* _Task brief_:
For this exercise, restate word for word only the lines from the first line of the data to the line containing "common name: voles, lemmings, and muskrats".

START Exercise inputs

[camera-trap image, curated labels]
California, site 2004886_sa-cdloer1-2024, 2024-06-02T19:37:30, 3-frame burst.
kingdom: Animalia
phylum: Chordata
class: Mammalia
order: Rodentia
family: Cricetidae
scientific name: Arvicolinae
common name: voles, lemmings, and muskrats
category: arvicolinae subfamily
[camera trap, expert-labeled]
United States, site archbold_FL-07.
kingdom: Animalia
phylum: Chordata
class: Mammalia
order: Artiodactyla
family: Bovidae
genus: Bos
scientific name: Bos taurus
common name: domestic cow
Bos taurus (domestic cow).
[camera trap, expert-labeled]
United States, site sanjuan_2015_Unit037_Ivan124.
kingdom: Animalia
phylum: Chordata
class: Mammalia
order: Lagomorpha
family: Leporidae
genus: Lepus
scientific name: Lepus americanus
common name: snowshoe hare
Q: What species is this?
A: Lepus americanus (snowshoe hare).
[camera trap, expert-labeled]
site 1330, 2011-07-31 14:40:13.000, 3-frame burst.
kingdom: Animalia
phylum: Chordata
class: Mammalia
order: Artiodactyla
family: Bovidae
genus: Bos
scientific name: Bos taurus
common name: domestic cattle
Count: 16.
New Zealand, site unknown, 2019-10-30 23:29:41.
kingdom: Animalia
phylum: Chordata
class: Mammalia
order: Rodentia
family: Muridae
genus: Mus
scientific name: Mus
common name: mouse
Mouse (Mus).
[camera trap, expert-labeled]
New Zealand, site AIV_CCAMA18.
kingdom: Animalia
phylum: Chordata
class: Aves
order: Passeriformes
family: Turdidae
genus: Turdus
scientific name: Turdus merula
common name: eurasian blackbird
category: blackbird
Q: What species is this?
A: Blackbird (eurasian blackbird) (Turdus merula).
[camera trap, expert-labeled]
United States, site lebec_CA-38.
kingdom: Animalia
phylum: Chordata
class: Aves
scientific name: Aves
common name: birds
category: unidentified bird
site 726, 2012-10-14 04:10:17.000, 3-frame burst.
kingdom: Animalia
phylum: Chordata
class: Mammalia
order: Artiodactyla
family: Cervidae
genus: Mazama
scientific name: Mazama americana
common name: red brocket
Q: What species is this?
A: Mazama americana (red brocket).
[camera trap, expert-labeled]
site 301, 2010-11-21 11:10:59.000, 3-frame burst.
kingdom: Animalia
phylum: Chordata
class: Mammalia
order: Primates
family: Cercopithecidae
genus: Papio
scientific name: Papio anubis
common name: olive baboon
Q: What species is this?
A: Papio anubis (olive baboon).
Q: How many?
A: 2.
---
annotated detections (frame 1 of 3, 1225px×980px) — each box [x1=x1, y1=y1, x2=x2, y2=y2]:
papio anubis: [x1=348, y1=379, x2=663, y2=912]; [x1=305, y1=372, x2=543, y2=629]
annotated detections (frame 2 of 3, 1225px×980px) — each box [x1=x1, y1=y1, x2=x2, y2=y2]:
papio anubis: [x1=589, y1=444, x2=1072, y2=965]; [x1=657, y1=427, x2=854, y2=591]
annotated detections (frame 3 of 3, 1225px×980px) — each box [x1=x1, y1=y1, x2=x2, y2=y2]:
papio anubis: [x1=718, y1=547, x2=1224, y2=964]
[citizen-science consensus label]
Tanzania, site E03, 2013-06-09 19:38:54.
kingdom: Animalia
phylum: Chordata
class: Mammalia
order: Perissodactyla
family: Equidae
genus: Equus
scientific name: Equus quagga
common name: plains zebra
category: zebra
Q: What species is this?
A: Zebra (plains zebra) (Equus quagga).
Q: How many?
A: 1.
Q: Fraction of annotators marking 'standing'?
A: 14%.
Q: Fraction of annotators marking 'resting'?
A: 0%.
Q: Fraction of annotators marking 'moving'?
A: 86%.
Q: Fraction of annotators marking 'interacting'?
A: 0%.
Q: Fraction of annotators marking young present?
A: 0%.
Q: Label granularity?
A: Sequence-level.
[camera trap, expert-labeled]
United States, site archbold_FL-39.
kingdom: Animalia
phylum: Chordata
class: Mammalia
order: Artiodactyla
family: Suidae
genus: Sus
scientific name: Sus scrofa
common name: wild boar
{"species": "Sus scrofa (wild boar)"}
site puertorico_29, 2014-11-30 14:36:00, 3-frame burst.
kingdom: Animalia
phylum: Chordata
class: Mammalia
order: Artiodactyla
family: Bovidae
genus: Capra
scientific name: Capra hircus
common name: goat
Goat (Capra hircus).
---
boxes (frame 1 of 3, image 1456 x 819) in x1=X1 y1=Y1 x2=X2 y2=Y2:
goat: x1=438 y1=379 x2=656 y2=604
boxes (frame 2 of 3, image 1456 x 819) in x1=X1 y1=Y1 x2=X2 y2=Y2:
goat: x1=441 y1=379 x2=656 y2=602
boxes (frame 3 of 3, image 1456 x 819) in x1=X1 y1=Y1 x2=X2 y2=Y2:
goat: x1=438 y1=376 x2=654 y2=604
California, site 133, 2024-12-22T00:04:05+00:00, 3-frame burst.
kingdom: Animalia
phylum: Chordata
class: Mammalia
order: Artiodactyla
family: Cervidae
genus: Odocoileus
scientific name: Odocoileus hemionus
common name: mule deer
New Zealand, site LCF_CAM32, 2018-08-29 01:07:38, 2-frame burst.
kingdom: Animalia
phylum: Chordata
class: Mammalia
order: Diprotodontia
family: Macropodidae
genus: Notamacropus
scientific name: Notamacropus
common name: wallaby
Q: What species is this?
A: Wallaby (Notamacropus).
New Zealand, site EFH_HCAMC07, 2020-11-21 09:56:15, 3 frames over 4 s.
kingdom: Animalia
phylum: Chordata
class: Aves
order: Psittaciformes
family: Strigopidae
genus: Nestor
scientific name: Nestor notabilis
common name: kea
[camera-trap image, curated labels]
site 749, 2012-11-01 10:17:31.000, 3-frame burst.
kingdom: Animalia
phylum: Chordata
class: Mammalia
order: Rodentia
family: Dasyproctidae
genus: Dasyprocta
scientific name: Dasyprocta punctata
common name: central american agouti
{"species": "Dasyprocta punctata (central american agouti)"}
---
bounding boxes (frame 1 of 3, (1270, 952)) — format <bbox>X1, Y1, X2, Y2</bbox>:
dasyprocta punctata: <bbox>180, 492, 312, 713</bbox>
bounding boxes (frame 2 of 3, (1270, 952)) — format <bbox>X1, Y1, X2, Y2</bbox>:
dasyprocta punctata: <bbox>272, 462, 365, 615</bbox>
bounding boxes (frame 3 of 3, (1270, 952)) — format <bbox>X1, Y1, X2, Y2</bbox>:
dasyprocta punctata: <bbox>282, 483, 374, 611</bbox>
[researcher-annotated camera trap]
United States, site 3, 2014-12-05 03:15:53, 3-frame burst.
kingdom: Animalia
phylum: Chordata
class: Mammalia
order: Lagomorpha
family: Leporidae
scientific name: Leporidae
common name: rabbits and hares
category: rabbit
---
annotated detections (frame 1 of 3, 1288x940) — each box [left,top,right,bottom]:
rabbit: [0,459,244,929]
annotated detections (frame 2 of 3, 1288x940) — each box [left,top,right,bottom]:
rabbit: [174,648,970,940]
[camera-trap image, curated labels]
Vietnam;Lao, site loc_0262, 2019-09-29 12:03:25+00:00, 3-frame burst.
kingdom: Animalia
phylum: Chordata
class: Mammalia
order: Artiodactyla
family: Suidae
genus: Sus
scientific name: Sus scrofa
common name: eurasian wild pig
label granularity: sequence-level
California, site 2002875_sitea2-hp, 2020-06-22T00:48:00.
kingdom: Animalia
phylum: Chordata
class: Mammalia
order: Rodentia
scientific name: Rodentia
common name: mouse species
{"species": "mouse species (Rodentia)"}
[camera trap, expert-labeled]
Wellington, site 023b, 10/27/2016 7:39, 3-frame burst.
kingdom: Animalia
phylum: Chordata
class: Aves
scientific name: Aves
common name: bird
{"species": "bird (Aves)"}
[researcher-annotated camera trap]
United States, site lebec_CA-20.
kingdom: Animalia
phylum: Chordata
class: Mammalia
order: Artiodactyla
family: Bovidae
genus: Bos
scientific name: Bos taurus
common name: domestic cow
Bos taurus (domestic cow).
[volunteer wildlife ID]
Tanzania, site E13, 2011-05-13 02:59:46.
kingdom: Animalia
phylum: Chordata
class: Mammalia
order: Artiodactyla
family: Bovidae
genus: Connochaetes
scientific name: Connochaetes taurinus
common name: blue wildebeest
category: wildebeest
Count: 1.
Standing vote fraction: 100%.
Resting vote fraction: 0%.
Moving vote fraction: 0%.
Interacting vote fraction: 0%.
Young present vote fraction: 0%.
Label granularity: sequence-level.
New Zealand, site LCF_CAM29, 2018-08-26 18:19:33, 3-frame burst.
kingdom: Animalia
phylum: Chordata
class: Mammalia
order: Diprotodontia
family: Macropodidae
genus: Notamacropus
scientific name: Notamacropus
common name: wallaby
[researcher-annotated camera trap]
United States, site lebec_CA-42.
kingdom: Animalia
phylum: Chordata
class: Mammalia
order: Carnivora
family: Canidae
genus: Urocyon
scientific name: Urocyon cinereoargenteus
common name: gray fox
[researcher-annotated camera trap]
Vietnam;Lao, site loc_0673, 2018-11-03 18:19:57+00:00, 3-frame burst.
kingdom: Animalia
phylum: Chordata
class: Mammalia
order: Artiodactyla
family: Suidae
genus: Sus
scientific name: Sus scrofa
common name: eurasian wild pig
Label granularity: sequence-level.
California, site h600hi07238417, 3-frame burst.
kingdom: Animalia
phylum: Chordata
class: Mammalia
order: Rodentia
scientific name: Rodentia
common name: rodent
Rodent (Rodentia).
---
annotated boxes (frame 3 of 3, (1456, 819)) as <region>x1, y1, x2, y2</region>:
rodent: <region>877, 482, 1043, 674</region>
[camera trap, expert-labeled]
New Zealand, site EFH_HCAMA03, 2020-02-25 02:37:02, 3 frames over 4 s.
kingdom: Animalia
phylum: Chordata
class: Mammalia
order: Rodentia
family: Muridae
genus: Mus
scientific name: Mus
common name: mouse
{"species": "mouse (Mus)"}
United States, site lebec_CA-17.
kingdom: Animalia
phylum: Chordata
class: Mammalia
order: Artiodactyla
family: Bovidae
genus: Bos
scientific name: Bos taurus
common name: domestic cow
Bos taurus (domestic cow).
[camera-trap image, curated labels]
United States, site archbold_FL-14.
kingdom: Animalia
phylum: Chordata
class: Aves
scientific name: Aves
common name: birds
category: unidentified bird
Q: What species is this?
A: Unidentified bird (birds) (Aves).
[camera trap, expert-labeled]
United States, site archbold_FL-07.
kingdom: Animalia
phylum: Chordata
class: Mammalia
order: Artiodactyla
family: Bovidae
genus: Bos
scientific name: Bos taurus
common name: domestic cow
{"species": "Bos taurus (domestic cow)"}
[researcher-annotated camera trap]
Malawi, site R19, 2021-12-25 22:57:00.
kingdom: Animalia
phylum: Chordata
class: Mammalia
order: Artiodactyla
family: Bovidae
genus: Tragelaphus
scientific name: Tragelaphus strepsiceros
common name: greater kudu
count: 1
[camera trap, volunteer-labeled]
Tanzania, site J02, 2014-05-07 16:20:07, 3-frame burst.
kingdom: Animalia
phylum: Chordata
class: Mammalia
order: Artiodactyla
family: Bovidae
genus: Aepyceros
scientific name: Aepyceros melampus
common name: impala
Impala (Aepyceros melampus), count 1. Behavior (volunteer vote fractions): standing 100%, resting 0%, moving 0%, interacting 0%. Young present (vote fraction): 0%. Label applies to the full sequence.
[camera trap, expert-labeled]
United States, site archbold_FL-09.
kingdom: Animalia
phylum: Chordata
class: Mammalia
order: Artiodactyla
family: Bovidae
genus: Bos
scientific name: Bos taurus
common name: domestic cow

END Exercise inputs

* _Response for this exercise_:
[camera-trap image, curated labels]
California, site 2004886_sa-cdloer1-2024, 2024-06-02T19:37:30, 3-frame burst.
kingdom: Animalia
phylum: Chordata
class: Mammalia
order: Rodentia
family: Cricetidae
scientific name: Arvicolinae
common name: voles, lemmings, and muskrats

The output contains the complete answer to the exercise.